### To do
1. Retype the passage on hospital negligence liability word for word, starting with "Benton v. Boston" and going on through "to the petition.".
2. Write what comes next in the passage on charitable hospitals and negligence, picking up after its final sentence.

Benton v. Boston City Hospital, 140 Mass. 13. Plaintiff had a sick child which had been in the hospital for some time, and on a visit to see said child, while leaving the hospital, the mother was injured through a defective stairway and brought suit for damages. It was shewn that the city council appropriated a considerable sum of money for the maintenance of the hospital and this was supplemented by money received from certain pay patients, all of which went toward the maintenance of the hospital, and it was sought to hold the city liable for the negligence of the superintendent in permitting the steps to become defective and in a dangerous condition, but the court affirmed the judgment of the lower court in sustaining a demurrer to the petition.
The court has held that charitable or eleemosynary institutions are not liable for the negligence of their employes, and the fact that they receive pay from some of their patients does not alter the rule. Cook, Admr., et al. v. John H. Norton Memorial Infirmary, 180 Ky. 331; in this ease the court says:
“An examination of the authorities has convinced us that a purely charitable institution, such as defendant’s*777 hospital is described in the pleadings to be, is not amenable to its patients, although paid ones, for any damages which they may have sustained growing out of alleged negligence, although such negligence might consist m the violation by the hospital of some duty imposed either by an express or an implied contract. The cases dealing with the subject seem to treat the cause of action as one sounding in tort, although the liability, if any, was created by the negligent failure on the part of the hospital to observe some alleged contractual duty, which is analogous to the rule applied to common carriers in suits by their passengers who sustain contractual relations the one with the other, although the suit is generally treated as one sounding in tort.”

### Data records
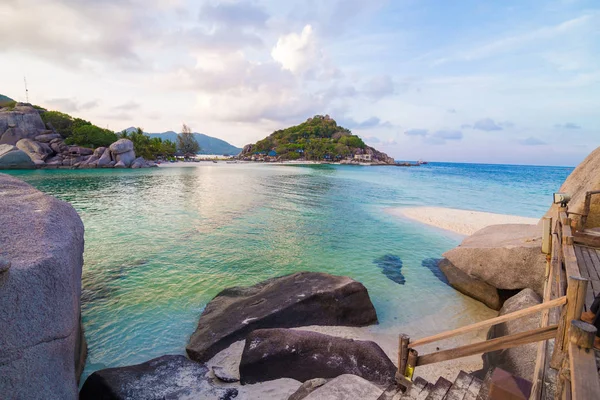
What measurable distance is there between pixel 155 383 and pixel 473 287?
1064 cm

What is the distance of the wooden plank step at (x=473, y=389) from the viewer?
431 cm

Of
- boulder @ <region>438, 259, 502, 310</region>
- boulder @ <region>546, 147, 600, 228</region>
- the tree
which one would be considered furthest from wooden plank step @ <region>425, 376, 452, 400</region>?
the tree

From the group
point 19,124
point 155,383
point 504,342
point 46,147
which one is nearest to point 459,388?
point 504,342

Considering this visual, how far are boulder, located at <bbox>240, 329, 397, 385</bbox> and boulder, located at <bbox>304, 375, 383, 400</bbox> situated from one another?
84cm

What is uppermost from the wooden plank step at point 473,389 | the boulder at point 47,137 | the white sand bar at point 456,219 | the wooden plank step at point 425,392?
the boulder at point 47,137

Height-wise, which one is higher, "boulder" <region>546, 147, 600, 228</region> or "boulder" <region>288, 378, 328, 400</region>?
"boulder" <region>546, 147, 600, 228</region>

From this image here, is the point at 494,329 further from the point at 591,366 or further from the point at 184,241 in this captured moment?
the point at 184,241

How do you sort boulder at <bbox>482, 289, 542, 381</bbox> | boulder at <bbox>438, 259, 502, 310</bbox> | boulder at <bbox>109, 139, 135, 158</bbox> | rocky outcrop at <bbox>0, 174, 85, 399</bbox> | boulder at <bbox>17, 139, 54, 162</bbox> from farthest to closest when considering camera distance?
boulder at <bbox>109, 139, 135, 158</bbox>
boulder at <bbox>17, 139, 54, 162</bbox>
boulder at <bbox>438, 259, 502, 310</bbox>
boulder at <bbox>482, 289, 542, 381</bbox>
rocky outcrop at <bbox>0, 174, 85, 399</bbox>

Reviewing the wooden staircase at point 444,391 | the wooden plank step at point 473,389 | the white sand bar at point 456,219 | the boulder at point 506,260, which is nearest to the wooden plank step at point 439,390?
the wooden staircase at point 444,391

---

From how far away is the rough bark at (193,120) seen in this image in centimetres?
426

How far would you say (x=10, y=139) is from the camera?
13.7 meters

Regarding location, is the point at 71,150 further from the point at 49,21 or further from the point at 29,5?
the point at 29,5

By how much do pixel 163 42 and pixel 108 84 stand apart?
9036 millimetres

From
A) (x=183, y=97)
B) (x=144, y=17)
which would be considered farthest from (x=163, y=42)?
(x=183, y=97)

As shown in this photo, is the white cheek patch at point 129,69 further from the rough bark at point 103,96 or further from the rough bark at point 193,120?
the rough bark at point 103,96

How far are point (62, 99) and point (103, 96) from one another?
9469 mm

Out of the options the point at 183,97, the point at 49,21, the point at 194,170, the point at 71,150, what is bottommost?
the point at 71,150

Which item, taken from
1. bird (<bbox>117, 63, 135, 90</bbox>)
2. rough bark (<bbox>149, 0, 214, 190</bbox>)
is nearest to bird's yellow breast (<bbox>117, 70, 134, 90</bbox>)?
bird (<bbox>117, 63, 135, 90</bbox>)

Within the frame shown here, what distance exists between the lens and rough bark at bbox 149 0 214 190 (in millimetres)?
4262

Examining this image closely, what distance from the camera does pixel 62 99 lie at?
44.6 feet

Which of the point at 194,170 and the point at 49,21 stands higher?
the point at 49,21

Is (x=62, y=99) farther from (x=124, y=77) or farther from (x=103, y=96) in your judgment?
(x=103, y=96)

* * *

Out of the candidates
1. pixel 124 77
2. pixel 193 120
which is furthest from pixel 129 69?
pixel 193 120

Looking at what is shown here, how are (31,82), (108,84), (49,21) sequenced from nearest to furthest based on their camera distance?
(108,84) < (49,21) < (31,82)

### Your written answers
1.
Benton v. Boston City Hospital, 140 Mass. 13. Plaintiff had a sick child which had been in the hospital for some time, and on a visit to see said child, while leaving the hospital, the mother was injured through a defective stairway and brought suit for damages. It was shewn that the city council appropriated a considerable sum of money for the maintenance of the hospital and this was supplemented by money received from certain pay patients, all of which went toward the maintenance of the hospital, and it was sought to hold the city liable for the negligence of the superintendent in permitting the steps to become defective and in a dangerous condition, but the court affirmed the judgment of the lower court in sustaining a demurrer to the petition.

2.
A kindred question was involvedin the case of Corbin Y. M. C. A. v. Commonwealth, 181 Ky., 384, where it was sought to require that institution to procure a license to operate a restaurant, but it is held that under section 170 of the Constitution it was exempt from taxation, the court saying (quoting numerous authorities):
. . . “the exemption granted to such institutions-of purely public charity, under the peculiar verbiage of our constitutional provision, includes everything that is embraced by the word ‘ institution, ’ and this, we are convinced, includes not only their property, but also necessarily all of their activities that are consistent with and in the furtherance of the purposes for which they were organized. . . . The fact that for the meals, lunches and soft drinks that are served in the restaurants charges are made, to both members and non-members of the organization, although the charges to the latter are possibly slightly in excess of those of the former, but without profit, merely emphasizes the purely public character of this branch of the service and does not in anywise alter its charitable quality, as has been frequently decided in this and other states.”
It would seem from the foregoing authorities that the fact that some of the patients in the hospital at Henderson are pay patients does not alter the rule and the appellee cannot be held for damages in this action. Therefore the judgment is affirmed.